Jede fünfte Frau in der Schweiz erlebte einen ungewollten sexuellen Übergriff

22 Prozent der Frauen, die in der Schweiz wohnen, sind laut eigenen Aussagen ungewollten, sexuellen Handlungen ausgesetzt gewesen. Und etwa die Hälfte davon geben an den Vorfall für sich behalten zu haben. Und das ist nur die Spitze des Eisbergs: die Dunkelziffer ist wahrscheinlich gewaltig. Die Daten zeigen, dass für viele Frauen sexuelle Belästigung ein alltägliches Phänomen ist. Die Gründe gegen die Kontaktaufnahme mit der Polizei sind verschieden. Die häufigsten sind Scham, ein Gefühl der Chancenlosigkeit und eine Angst, dass einem kein Glaube geschenkt wird.

Die Chance, sexuell belästigt zu werden ist für Männer geringer. Eins von zehn Vergewaltigungsopfern ist männlich. Für junge Männer ist dabei die Gefahr fünf mal so gross (Männer im Alter von 18 bis 24). Auch hier ist die Dunkelziffer wahrscheinlich sehr hoch. Diese Daten über männliche Opfer stammen aus einer US-Amerikanischen Quelle.

In der Schweiz können Männer nicht vergewaltigt werden

Das Strafgesetzbuch der Schweiz wird von Expert:innen als veraltet angesehen. Laut dem Schweizer Gesetz wird für eine Vergewaltigung eine Nötigung vorausgesetzt, daher muss sich das Opfer indirekt zur Wehr setzen.
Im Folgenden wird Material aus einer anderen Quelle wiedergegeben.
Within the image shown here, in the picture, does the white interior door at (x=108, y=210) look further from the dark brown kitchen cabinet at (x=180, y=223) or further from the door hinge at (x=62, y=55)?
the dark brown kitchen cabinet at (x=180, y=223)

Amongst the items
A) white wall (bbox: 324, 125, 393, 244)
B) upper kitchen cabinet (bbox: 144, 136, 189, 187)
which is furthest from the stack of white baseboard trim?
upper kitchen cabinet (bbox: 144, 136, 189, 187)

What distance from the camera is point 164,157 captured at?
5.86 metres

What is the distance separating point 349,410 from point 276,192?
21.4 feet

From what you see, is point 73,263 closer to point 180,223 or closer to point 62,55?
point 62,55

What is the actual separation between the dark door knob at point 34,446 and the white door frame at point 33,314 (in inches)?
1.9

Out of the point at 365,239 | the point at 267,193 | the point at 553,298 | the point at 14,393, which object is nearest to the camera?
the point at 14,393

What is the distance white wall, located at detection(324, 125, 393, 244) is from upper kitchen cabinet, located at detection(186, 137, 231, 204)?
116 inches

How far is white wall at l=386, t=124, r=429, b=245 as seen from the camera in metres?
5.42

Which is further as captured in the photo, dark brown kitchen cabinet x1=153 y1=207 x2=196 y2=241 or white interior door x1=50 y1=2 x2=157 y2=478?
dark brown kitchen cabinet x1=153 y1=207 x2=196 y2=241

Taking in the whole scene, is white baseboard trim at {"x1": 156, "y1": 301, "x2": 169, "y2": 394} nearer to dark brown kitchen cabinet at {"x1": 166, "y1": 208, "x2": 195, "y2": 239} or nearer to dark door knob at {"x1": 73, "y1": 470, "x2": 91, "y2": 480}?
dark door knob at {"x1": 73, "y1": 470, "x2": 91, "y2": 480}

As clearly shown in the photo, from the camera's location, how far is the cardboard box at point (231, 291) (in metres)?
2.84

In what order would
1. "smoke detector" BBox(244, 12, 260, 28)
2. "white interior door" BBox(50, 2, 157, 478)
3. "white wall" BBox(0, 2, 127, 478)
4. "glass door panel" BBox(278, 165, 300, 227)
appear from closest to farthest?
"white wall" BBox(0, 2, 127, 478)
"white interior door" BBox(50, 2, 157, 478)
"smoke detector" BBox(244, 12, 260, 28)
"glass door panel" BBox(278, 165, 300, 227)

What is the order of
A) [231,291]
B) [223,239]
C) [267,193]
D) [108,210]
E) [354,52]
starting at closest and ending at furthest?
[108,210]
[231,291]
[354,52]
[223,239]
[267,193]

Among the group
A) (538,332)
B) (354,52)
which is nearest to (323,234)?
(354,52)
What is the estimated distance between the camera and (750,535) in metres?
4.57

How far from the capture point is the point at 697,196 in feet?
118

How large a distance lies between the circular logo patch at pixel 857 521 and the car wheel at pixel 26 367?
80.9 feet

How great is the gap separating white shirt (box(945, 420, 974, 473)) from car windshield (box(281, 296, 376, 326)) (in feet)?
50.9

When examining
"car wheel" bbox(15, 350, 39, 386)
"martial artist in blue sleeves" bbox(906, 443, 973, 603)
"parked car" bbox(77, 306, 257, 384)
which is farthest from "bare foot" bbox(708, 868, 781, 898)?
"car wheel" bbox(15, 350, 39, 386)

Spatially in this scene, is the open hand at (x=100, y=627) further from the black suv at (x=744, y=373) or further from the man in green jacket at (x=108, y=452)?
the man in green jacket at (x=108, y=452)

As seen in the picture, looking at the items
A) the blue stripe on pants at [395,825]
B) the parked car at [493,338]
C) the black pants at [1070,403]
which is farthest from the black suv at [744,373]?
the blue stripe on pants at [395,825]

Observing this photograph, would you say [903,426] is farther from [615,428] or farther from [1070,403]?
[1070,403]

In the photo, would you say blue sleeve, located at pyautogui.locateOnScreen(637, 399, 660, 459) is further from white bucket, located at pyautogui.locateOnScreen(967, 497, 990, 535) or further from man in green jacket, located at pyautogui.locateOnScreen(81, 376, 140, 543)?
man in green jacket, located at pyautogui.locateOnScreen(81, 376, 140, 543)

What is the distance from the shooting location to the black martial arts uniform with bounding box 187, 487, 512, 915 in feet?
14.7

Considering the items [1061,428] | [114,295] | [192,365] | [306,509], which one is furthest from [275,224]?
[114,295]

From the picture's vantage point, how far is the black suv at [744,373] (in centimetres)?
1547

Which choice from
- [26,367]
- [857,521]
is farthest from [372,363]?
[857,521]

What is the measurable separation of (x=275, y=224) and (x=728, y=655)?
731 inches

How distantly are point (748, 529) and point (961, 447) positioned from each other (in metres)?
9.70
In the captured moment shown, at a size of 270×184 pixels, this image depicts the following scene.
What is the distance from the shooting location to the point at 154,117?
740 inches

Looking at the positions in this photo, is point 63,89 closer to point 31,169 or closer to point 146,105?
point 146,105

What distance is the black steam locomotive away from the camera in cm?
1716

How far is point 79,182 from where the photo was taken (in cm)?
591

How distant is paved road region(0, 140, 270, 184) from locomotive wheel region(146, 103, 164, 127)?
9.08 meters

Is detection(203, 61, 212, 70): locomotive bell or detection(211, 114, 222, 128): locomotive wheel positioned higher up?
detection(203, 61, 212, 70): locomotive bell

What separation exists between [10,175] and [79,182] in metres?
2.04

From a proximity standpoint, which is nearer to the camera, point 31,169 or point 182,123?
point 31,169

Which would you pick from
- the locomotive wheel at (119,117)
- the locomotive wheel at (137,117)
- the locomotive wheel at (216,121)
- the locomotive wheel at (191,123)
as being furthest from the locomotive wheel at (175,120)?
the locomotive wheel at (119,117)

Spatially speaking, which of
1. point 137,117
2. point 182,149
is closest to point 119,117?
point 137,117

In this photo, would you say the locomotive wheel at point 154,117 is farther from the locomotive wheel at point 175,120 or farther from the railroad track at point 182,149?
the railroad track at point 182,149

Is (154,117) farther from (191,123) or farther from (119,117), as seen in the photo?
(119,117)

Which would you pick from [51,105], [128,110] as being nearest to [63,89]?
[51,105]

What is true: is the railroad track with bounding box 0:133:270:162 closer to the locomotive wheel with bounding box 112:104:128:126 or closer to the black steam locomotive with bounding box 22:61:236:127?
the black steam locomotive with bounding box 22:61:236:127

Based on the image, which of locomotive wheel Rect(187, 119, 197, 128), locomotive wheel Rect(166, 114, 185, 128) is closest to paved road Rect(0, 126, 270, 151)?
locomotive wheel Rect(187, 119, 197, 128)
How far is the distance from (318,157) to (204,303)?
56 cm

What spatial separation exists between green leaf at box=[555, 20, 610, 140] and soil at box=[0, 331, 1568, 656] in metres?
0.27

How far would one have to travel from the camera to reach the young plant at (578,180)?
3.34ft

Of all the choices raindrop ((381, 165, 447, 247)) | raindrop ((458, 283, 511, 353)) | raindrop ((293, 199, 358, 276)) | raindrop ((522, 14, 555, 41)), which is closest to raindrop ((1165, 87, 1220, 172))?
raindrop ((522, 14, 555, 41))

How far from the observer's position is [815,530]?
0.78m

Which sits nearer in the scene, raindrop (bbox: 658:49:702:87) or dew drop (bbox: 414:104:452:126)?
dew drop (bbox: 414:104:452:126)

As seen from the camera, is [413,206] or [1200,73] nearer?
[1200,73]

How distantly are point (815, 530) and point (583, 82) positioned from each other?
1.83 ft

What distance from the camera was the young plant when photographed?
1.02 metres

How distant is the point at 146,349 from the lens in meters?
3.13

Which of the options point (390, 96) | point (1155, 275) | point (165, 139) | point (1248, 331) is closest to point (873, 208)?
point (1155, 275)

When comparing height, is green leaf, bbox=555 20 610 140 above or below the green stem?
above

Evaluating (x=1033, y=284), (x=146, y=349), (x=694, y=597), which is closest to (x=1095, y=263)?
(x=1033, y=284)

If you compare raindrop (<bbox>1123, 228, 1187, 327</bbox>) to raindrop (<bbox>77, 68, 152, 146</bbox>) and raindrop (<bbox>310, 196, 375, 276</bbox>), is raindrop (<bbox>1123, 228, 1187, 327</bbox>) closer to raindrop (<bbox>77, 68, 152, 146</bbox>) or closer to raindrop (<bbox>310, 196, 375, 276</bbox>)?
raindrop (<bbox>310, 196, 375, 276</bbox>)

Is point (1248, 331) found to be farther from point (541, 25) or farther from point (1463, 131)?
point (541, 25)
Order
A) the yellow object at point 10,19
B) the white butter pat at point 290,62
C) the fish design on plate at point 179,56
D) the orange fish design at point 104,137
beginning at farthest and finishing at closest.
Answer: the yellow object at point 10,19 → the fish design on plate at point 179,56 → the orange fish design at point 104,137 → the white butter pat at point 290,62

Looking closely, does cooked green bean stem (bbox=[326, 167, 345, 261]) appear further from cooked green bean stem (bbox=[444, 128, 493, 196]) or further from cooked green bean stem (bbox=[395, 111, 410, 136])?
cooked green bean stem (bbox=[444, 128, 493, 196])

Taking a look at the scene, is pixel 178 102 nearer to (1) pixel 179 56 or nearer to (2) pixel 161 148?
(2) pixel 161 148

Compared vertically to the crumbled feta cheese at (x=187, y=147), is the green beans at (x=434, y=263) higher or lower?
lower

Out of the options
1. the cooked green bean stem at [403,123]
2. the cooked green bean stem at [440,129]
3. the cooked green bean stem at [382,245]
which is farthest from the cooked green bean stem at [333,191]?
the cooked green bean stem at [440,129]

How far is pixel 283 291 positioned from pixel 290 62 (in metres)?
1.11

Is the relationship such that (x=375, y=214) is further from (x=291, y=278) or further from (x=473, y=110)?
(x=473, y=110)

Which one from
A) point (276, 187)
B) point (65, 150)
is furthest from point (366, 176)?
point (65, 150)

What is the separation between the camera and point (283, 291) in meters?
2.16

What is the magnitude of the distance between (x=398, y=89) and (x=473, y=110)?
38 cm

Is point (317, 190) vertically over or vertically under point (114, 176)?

Somit zieht das Gesetz Schockzustände und Lähmungen nicht in Betracht. Zusätzlich können Männer, gesetzlich gesehen, nicht vergewaltigt werden, da nur weibliche Personen erwähnt werden (Art. 190 StGB). Wird ein Mann sexuell missbraucht geltet das als sexuelle Nötigung (Art. 189 StGB). Das Problem dabei ist: die Mindeststrafe von sexueller Nötigung ist tiefer als die von Vergewaltigung.

Wie man Überlebende sexueller Gewalt unterstützt

Viele Opfer sexueller Gewalt schämen sich für das Geschehene. Daher ist es wichtig zu verstehen, dass sie in keinem Fall Schuld tragen. Männliche Opfer stellen sich Herausforderungen, die es ihnen erschweren ihre Bürden zu teilen. Wie in diesem Beitrag besprochen, führen Stereotypen über Maskulinität und die Verharmlosung von sexueller Gewalt zu dem Glauben, dass der sexuelle Missbrauch von Männern gar nicht möglich ist.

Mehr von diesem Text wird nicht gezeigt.